(Excerpted data begins)

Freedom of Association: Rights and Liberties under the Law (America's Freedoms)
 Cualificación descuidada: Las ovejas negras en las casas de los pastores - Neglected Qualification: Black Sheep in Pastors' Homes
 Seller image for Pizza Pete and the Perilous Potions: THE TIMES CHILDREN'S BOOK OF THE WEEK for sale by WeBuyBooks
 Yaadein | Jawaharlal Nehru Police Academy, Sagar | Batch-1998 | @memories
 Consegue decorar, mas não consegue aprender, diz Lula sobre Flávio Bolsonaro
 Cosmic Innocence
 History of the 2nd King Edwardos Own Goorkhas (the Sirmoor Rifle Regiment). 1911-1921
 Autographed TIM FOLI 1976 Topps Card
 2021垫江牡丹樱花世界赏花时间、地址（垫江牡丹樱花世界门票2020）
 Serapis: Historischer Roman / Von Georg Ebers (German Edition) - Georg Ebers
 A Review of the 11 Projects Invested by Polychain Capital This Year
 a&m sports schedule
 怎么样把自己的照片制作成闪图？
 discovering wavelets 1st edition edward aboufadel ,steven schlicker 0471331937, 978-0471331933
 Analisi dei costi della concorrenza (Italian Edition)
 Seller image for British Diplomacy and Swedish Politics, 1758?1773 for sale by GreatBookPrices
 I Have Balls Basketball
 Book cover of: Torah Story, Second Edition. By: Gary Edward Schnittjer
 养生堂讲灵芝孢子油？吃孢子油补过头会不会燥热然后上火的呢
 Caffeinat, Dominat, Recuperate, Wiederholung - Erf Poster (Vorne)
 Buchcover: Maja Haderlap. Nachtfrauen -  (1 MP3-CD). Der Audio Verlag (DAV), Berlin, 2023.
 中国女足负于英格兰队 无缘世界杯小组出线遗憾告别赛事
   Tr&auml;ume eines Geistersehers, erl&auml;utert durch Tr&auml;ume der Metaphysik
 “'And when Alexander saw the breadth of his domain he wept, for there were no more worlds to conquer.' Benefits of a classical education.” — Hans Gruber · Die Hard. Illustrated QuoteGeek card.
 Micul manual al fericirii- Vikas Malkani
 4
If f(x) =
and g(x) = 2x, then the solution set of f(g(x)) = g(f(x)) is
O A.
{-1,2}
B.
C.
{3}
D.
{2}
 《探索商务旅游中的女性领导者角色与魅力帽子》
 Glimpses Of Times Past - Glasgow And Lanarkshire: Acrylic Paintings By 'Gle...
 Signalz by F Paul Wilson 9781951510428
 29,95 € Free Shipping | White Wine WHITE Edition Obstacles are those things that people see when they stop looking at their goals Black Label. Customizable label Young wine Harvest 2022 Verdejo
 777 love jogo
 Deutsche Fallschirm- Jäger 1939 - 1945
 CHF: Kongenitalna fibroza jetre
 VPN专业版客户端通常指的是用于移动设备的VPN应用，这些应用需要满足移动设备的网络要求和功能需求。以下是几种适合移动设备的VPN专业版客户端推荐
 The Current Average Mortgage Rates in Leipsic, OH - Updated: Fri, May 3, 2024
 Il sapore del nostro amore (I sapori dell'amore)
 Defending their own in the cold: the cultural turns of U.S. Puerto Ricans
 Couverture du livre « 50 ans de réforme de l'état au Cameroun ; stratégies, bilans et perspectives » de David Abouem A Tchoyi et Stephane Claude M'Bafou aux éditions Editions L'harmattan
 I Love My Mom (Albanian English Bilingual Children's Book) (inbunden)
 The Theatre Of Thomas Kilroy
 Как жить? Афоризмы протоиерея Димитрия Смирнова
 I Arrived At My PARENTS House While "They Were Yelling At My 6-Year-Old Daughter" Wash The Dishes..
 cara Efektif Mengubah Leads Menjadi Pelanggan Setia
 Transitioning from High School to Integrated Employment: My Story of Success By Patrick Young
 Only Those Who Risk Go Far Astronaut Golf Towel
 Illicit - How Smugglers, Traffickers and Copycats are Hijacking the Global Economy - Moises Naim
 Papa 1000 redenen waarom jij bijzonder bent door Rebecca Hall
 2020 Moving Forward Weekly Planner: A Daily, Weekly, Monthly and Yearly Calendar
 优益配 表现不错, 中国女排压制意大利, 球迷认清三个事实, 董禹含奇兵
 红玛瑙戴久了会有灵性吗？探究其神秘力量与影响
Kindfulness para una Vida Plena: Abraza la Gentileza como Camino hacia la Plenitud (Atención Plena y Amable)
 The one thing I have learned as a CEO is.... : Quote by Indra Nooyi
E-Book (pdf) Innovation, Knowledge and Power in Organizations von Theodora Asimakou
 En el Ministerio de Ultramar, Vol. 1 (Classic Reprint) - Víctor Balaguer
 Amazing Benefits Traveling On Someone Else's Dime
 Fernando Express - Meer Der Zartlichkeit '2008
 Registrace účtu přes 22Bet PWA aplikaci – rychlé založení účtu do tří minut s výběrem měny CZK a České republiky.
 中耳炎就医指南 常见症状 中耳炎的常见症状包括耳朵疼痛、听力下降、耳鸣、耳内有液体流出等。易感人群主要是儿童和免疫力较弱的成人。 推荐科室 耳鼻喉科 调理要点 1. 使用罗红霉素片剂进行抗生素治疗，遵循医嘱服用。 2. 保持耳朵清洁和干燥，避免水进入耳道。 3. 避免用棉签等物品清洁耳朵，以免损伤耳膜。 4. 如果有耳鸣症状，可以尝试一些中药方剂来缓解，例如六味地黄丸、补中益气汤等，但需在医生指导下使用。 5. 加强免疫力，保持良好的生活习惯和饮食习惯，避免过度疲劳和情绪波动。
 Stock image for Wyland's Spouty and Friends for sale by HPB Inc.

(Excerpted data ends)

Give the number of lines in the entries that hold the word "Black", and nothing else.

2